Von: luk
Bozen – Mit 104 bereits vorliegenden kommunalen Lichtplänen zeigt sich, dass die Gemeinden landesweit Verantwortung für eine moderne, energieeffiziente und umweltverträgliche Beleuchtung übernehmen. Die laufenden Arbeiten weiterer Gemeinden unterstreichen diesen gemeinsamen Weg hin zu einer nachhaltigen Umsetzung der Richtlinien.
Grundlage dafür sind die Richtlinien zur Einschränkung der Lichtverschmutzung und zur Energieeinsparung bei öffentlichen Außenbeleuchtungsanlagen, die 2022 von der Landesregierung beschlossen wurden. Diese regeln unter anderem die nächtliche Abschaltung von Werbe- und Dekorbeleuchtungen zwischen 23.00 und 6.00 Uhr, schreiben voll abgeschirmte Leuchten vor und begrenzen die Farbtemperatur neuer Lichtquellen auf maximal 3.000 Kelvin. Ziel ist es, Licht gezielt dort einzusetzen, wo es für Sicherheit und Orientierung notwendig ist, und gleichzeitig Umwelt und Gesundheit schützt.
Parallel dazu arbeitet die Landesverwaltung bereits an einer neuen Durchführungsverordnung, die noch im Laufe dieses Jahres verabschiedet werden soll. Dabei wird der Fokus künftig stärker auf ökologisch sensible Gebiete wie Biotope, Natur- und Schutzgebiete gelegt.

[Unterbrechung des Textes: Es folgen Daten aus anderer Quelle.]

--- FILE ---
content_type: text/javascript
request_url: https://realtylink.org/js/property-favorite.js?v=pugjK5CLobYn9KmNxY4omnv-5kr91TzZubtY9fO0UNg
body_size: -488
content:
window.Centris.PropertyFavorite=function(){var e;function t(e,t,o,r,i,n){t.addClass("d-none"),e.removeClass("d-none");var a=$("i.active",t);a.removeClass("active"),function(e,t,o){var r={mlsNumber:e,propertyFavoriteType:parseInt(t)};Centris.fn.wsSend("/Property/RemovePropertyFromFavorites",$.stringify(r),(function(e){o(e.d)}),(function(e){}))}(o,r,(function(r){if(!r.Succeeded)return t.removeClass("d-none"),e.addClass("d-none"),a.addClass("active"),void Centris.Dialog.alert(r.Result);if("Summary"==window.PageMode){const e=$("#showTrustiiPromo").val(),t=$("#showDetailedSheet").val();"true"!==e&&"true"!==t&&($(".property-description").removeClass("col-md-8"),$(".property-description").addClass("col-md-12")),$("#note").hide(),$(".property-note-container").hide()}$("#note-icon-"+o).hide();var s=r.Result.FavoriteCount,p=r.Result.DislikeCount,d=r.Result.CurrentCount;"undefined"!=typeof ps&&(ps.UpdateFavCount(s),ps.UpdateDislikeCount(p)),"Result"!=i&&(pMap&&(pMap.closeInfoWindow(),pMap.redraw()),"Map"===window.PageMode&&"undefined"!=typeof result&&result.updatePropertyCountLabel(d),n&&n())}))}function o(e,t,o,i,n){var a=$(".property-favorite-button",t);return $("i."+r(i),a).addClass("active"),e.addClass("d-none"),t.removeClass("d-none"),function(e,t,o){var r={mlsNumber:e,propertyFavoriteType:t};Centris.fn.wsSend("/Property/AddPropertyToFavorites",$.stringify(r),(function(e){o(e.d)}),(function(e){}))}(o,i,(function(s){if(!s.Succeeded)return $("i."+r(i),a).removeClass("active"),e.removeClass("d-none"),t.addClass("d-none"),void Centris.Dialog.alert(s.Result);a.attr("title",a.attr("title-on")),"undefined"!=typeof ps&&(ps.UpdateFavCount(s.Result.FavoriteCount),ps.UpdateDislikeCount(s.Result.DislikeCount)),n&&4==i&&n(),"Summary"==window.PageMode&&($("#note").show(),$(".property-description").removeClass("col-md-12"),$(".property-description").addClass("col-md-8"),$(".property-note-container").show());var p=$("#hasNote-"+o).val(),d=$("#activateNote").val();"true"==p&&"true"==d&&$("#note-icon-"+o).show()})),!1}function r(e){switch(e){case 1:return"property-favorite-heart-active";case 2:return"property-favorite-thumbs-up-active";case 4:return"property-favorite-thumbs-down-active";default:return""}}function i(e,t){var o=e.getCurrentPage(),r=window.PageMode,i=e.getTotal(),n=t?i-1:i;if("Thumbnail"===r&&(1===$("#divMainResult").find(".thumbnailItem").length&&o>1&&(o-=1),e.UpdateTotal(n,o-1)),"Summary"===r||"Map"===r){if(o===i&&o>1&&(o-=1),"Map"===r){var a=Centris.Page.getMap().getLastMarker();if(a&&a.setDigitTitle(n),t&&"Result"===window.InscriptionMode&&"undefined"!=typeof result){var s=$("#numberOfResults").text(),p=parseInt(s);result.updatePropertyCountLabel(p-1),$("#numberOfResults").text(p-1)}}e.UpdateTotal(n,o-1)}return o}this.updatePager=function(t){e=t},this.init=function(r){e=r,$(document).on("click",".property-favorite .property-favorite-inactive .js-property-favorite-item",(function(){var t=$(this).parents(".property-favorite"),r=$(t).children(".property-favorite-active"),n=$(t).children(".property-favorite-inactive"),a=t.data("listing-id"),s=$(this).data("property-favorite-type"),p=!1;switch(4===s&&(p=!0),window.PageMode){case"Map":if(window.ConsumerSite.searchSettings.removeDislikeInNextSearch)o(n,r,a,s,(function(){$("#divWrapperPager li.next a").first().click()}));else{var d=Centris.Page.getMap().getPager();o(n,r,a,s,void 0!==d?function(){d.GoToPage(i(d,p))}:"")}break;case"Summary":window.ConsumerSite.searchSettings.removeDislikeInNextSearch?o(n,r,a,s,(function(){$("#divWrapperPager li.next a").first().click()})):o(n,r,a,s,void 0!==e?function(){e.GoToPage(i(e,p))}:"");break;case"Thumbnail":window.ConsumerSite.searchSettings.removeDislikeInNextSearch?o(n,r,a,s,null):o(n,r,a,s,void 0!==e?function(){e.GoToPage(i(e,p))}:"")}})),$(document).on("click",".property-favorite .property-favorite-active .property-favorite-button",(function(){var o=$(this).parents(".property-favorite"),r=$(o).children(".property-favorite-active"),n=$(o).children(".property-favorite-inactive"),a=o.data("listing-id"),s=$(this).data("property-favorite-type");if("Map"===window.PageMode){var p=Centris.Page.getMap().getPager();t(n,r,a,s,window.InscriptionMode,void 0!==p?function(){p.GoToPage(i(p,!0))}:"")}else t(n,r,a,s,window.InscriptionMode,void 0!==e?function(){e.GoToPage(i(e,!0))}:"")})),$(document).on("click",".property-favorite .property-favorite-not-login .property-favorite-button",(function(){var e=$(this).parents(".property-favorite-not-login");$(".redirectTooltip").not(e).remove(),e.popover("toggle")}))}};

Ziel ist es, die besonderen Bedürfnisse von Pflanzen und Tieren noch gezielter zu berücksichtigen und den Einsatz künstlicher Beleuchtung dort weiter zu reduzieren bzw. präziser zu steuern.
„Licht ist wichtig für die Sicherheit der Menschen, aber es muss sinnvoll und verantwortungsvoll eingesetzt werden“, betont Landesrat für Energie, Natur-, Umwelt- und Klimaschutz Peter Brunner. „Dass bereits 104 Gemeinden über einen Lichtplan verfügen, zeigt, dass wir auf dem richtigen Weg sind. Wir verbinden Klimaschutz, Energieeinsparung und den Schutz von Mensch und Natur mit einer modernen und intelligenten Beleuchtungspolitik. Unser Ziel ist es, die Gemeinden weiterhin bestmöglich zu unterstützen und den eingeschlagenen Weg konsequent fortzusetzen.“
Die Maßnahmen zeigen bereits Wirkung: Laut Daten des nationalen Netzbetreibers TERNA ist der Stromverbrauch der öffentlichen Beleuchtung in Südtirol seit 2010 um rund 38 Prozent gesunken. Damit leistet das Land einen wichtigen Beitrag zur Umsetzung des Klimaplans 2040 und zum Schutz des nächtlichen Lebensraums von Pflanzen und Tieren.
Das Amt für Energie und Klimaschutz begleitet die Gemeinden fachlich bei der Erstellung der Lichtpläne und die Überwachung der Auswirkungen. Neben einem gemeinsam mit der Eurac erarbeiteten Leitfaden werden jährlich stichprobenartig zwei bis drei Gemeinden ausgelost und vor Ort beraten. Zudem unterstützt das Land Investitionen in moderne, energiesparende und nach oben abgeschirmte Beleuchtungssysteme durch gezielte Förderungen.